Мы положили Эрнеста на постеленный мой пиджак. Эрнест был в сознании, хотя от потери крови оно вот-вот готово было померкнуть. Он непрерывно стонал. Внезапно стоны прекратились, и он посмотрел сначала как-то бегло на меня, затем его взгляд обратился к жене.
— Саша, я умираю, все для меня закончено. Я прошу, похорони меня здесь. Не хочу лежать в Москве, не хочу.
Это были его последние слова, судорожная волна прокатилось по его телу после чего оно уже обрело полное спокойствие. Ланина смотрела на мужа, не понимая, что происходит, почему он вдруг замолчал.
— Эрнест, — позвала она его.
— Не надо, он умер, — сказал я.
Ланина изумленно, словно не веря, моим словам, взглянула на меня.
— Нет, этого не может быть. — И внезапно оглушительный крик разорвал тишину.
Мои уши слышали немало звуков, которые издавало человеческое горе, но таких громких отчаянных воплей при мне еще никогда не звучало. Я даже испугался: выдержит ли ее сердце такую нагрузку. Ланина стала покрывать мертвое лицо мужа поцелуями, словно таким образом надеялась его оживить.
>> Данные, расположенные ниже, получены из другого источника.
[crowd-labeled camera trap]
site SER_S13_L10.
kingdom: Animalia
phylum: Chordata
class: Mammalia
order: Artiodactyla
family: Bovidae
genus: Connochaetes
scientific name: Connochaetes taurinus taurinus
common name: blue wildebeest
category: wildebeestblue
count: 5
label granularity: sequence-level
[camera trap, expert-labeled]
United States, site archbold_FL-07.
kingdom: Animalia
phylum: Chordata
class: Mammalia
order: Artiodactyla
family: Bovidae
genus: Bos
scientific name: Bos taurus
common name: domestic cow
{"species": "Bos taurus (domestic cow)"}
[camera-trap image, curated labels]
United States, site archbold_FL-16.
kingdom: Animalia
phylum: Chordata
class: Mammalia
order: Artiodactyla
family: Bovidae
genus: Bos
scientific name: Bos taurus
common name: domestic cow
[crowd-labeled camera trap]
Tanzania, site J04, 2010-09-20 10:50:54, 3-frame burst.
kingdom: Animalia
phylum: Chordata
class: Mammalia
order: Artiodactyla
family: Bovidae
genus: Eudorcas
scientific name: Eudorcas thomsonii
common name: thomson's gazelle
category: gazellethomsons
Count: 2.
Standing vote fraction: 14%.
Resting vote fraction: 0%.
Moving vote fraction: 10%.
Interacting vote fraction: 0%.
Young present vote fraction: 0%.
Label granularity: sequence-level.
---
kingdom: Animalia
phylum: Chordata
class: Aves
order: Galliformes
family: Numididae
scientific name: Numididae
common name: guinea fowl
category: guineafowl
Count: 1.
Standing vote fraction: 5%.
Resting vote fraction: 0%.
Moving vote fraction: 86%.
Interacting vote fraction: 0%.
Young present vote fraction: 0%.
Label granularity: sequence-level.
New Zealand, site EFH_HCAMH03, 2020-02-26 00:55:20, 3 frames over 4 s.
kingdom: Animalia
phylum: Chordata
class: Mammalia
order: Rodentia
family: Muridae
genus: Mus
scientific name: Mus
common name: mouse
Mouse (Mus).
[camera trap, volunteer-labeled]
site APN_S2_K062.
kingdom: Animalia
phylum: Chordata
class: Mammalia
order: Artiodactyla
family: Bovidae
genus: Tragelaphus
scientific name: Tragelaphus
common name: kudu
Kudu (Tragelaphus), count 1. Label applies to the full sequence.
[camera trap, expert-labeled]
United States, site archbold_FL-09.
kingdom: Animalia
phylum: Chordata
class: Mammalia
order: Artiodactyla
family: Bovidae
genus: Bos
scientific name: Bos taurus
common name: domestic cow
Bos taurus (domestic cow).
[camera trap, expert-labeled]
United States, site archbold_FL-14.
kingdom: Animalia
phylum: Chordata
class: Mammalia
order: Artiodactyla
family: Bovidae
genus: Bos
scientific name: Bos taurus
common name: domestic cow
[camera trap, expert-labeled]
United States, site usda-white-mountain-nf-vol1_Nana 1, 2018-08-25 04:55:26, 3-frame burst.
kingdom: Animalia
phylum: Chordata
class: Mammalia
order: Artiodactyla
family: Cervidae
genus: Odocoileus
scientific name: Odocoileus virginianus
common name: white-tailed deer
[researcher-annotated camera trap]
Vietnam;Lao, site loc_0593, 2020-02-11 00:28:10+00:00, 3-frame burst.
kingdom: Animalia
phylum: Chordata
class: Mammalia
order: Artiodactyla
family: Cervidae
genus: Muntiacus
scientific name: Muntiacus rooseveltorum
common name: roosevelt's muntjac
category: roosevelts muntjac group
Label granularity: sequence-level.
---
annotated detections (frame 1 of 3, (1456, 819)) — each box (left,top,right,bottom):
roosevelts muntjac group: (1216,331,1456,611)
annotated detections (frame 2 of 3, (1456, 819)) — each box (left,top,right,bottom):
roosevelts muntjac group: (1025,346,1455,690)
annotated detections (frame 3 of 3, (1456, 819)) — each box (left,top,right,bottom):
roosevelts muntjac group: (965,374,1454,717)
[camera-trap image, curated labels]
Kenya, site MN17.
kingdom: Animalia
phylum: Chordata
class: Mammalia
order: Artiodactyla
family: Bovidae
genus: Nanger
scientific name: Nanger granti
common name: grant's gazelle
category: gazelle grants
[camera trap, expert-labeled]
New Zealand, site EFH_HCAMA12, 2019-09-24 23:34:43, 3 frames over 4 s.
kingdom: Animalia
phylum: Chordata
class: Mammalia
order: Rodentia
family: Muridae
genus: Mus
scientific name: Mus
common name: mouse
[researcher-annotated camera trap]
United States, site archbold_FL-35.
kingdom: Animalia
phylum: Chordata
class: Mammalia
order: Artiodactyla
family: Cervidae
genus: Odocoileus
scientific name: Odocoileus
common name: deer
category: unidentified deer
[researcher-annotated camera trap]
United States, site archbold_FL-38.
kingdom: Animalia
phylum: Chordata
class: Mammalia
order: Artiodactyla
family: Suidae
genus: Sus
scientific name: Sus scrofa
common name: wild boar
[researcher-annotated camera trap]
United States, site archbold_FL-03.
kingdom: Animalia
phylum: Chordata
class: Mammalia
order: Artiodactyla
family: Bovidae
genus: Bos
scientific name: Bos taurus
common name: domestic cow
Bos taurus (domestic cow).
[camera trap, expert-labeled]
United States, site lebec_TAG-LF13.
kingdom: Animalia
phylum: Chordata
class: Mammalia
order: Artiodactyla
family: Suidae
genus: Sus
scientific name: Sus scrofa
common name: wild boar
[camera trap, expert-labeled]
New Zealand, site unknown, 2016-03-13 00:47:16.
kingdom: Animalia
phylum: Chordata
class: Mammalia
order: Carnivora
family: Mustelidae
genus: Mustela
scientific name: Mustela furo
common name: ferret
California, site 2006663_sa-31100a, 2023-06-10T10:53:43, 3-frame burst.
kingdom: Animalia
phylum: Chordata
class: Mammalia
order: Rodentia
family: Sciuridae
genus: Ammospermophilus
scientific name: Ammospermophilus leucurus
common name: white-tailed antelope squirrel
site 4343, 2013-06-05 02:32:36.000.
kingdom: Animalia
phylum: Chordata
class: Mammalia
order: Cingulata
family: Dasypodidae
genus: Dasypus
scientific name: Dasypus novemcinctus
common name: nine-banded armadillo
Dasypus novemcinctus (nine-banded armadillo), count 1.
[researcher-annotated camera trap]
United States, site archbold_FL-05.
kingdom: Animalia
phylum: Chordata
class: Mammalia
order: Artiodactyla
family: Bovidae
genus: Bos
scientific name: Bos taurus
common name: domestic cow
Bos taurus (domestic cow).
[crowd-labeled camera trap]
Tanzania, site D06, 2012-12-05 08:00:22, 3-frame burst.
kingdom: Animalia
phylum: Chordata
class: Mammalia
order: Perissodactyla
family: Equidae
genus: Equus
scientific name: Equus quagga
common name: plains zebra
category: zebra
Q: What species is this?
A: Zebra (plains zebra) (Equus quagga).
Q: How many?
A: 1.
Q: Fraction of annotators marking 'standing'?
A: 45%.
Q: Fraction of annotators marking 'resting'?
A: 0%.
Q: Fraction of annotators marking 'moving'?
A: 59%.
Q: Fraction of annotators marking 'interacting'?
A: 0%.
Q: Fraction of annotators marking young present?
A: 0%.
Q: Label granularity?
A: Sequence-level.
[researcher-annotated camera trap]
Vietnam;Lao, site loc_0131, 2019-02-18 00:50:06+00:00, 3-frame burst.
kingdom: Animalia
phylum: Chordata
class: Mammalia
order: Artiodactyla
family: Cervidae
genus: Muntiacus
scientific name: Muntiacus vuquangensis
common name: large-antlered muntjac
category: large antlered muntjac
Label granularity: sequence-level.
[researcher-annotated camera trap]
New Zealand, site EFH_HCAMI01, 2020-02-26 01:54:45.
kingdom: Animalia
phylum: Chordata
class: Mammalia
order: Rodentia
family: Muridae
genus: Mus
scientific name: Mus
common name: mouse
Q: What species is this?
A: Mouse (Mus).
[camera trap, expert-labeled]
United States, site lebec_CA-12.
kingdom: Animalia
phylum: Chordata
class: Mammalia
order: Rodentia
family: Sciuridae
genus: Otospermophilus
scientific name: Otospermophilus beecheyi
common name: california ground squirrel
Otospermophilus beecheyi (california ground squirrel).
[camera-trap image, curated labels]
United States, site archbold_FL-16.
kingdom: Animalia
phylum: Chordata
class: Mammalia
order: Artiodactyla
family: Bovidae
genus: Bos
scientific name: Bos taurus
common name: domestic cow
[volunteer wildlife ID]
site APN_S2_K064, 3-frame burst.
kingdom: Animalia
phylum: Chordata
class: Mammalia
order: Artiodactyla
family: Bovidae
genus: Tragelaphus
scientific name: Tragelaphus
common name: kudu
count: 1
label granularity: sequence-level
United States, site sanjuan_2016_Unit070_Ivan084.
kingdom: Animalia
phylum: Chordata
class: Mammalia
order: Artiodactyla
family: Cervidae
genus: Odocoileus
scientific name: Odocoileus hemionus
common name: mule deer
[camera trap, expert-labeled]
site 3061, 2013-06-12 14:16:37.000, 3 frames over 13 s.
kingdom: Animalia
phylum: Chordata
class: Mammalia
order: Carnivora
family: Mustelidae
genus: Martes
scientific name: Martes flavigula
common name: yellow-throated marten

Но, увы, все старания ее были тщетны, поцелую даже самой красивой женщины не способны заставить смерть вернуть жизни свои права на тело.
Только минут через пятнадцать Ланина снова обрела способность к восприятию реальной действительности. Мне удалось ей втолковать, что я отправлюсь на комбинат за людьми, чтобы отнести тело, а ее прошу пока оставаться тут. Ланина кивнула головой и вдруг тихо попросила меня, чтобы я вернулся как можно скорей.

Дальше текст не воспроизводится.